Pop punk is enjoying some nostalgic attention these days. Lists crop up here and there, delineating the gems of the genre. However, they all share one subtle flaw: A focus on the major label feeding frenzy that followed Green Day's seminal 1994 word Dookie. (It's on our survey of best punk albums in history!)
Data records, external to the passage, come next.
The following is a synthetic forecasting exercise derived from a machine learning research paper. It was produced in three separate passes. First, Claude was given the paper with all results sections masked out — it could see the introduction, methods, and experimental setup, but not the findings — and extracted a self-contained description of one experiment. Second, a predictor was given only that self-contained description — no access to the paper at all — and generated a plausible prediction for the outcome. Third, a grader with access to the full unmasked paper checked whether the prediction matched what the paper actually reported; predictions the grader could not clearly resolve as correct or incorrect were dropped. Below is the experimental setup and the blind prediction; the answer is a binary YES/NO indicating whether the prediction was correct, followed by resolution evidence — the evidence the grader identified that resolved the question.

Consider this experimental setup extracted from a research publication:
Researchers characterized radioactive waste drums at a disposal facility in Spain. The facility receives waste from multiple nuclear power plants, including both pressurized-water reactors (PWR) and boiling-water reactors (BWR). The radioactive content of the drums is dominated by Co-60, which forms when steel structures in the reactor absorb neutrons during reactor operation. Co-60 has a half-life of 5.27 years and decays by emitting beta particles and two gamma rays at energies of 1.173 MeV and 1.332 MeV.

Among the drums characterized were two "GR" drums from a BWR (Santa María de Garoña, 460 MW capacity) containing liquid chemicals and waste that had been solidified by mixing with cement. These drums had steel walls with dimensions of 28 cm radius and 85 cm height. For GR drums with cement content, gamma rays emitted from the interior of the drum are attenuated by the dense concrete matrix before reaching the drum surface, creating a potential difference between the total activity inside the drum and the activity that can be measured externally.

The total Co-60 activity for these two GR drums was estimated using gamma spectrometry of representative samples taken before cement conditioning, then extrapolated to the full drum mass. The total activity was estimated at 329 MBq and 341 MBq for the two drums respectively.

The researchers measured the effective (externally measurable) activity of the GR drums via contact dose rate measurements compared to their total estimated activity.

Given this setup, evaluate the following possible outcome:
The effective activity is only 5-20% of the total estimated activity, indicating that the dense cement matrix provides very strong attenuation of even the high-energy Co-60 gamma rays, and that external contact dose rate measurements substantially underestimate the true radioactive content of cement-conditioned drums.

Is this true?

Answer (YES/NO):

Pop punk was a vibrant movement long before Billie Joe, Mike Dirnt and Tré Cool transformed the suburban skateboarder into a stoner punk obsessed with food and lost love. Here's our tribute to five greats from the days before “Longview.”

5. Crimpshrine

Lame Gig Contest

In the great 1989 Bay Area pop punk sweepstakes, Crimpshrine was a favorite of the 924 Gilman cognizanti. In the intervening years, the band have lost some of their buzz, but still remain a favorite of punks who graduated high school in the late '80s. Frontman Jeff Ott crafted pop punk anthems for the gutter, based on his life as a homeless punk in Berkeley. Drummer Aaron Cometbus documented the '80s Bay Area scene in his zine Cometbus as adeptly in print as Crimpshrine did in song. The band's lone studio album, Lame Gig Contest, gained a manic following, despite being rejected by tastemaker label Lookout! Records. Songs like “Trying Too Hard” and “Pretty Mess” display a Dylanesque lyrical sensibility along with a catchy intensity.

4. Jawbreaker

Unfun

If Crimpshrine were the band documenting the feelings and obsessions of the '80s Gilman scene, Jawbreaker were pop punk's Velvet Underground, the band that spawned 1,000 bands. (Just ask anyone from Weezer or Fall Out Boy.) Their major label debut Dear You was initially panned by fans, but has gained respect in recent years. Nothing, however, compares to Unfun, the band's debut, with its desperately sweet (and sometimes downright hateful) tales of longing and regret on tracks like “Want” and “Wound.”

3. Screeching Weasel

My Brain Hurts

Bands like Crimpshrine and Jawbreaker were cute without being cloying, in large part due to their street-level realism. Screeching Weasel were another animal all together; A band that traded in autobiographical tales (“Kamala's Too Nice”) and confessions of inadequacy (“My Brain Hurts”), yes, but also pilloried punk's pretensions (“What We Hate,” “Teenage Freakshow”, “Fathead” and “Slogans”). Circa 1991 Screeching Weasel was probably the most divisive band on the scene this side of GG Allin and the Murder Junkies. It's hard to pick a standout record (Boogadaboogadaboogada! and Anthem for a New Tomorrow are two other exemplary efforts), but My Brain Hurts leads the pack by a hair.

2. Buzzcocks

Single Going Steady

Yeah, yeah, yeah… it's a singles collection, not a true album. Whatever. Singles Going Steady is the blueprint for punk rock bands preferring tuneful tales of lost love and longing to rage against the machine. Pete Shelley was the first to hear the girl group melodies and bubblegum hits underpinning the Ramones' buzzsaw guitar attack, the original pop punk troubadour; Everything that came after has been a rewrite of “Ever Fallen in Love (With Someone You Shouldn't've”). “Orgasm Addict” presages the pop punk fixation on wanking (“You get in a heat / You get in a sulk / But you still keep beating your meat to pulp”) that later broke through to the mainstream on Green Day's “Longview.”

1. Descendents

Milo Goes to College

American hardcore hit the L.A. suburbs like an atom bomb, with every buzz-cut muscle head from Hermosa to Long Beach banging out anthems to teen angst in mom and dad's garage. No one ever quite hit on tunefulness while also maintaining their punk credentials quite like Manhattan Beach's Descendants. Milo Goes to College, the band's debut LP, provided the template for America's take on the more melodic strains of first wave punk: Celebrations of suburban life (“Suburban Home”), attacks on punk conformity (“I'm Not a Punk” and “Tonyage”) and, of course, yearning for the one who got away (“Bikeage” and “Kabuki Girl”).